The army disputes the term "Gulf War Syndrome", an umbrella term for a
number of illnesses, some serious, which have affected servicemen returning from Operation Desert Storm in 1991 to liberate Kuwait from Iraqi troops.
The Pensions Appeal Tribunal, which hears appeals from veterans who have had their claims for war pensions rejected, found that "veterans of the Gulf War later developed an excess of symptomatic ill health over and above that expected in the normal course of events".

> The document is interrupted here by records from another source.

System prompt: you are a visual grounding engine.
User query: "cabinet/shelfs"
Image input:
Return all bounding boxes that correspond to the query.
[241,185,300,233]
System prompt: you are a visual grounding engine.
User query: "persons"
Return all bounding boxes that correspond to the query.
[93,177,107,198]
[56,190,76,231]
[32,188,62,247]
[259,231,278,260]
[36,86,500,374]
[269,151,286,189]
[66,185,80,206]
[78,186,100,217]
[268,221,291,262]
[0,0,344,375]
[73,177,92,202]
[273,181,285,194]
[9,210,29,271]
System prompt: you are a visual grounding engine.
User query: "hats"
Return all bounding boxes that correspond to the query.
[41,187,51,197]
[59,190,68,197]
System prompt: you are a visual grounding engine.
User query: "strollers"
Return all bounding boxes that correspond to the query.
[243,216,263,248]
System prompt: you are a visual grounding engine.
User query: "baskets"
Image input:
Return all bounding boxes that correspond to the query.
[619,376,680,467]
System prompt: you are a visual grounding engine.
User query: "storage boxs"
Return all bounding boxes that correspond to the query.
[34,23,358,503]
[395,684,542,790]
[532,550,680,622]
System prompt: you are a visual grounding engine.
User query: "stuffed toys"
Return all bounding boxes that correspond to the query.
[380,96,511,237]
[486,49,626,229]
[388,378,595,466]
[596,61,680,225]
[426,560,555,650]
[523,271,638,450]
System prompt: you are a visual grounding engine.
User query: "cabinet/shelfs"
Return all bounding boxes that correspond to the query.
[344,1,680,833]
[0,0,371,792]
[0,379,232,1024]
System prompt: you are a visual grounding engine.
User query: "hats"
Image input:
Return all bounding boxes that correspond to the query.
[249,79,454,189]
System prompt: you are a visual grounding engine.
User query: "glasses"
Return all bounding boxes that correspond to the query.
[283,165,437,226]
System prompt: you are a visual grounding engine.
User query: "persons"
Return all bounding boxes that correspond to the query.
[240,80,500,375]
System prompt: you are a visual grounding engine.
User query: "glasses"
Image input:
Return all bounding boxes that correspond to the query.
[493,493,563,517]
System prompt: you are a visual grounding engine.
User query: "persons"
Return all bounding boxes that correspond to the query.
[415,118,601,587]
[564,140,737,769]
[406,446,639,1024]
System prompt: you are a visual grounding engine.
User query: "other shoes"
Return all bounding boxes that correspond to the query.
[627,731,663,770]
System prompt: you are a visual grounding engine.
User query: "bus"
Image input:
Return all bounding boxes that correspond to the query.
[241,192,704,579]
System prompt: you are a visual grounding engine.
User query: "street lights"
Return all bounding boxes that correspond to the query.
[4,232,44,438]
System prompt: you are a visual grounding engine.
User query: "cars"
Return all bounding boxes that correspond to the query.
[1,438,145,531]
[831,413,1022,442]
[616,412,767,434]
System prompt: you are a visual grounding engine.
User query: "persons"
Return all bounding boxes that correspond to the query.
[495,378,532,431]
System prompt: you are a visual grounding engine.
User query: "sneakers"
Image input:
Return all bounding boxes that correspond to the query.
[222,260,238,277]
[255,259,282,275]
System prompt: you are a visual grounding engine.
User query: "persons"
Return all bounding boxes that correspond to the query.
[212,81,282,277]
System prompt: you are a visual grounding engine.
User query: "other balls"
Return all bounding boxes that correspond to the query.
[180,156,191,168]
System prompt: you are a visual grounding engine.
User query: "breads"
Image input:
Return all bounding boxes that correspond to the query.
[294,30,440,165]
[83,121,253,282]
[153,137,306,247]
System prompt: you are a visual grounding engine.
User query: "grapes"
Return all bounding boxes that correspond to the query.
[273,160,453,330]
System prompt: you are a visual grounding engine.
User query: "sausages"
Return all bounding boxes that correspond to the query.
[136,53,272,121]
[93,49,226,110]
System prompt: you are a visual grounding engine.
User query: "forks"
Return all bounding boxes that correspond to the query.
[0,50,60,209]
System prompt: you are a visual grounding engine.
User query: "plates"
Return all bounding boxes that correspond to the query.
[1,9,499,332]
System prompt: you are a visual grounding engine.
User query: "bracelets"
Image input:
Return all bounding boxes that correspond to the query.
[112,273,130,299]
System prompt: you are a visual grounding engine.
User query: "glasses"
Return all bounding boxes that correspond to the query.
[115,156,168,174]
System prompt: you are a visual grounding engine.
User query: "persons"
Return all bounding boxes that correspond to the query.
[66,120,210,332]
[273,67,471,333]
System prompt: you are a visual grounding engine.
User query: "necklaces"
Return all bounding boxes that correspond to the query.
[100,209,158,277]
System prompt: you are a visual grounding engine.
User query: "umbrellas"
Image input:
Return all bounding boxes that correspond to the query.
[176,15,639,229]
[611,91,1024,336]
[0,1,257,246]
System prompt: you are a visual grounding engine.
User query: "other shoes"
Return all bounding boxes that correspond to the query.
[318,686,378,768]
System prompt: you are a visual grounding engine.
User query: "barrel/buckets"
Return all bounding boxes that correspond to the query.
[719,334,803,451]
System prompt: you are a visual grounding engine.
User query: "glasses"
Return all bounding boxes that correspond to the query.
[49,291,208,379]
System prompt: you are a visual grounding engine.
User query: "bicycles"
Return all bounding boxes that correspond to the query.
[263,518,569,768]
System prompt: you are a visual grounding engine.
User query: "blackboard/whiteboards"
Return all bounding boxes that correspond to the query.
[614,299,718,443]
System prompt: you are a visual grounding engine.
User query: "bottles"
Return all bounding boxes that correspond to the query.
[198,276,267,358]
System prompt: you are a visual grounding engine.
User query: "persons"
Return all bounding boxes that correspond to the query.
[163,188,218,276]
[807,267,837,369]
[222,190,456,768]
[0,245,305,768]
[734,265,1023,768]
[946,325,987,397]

They added: "The term Gulf War Syndrome is the appropriate medical label to be attached to this excess of symptoms and a useful umbrella for that label."
Ex-soldier Daniel Martin, 35, suffers from a variety of illnesses including joint pain, poor concentration and memory, asthma and chronic fatigue syndrome.
Like other veterans, he blames cocktails of drugs prescribed by military doctors to protect against chemical attack, as well as exposure to depleted uranium munitions.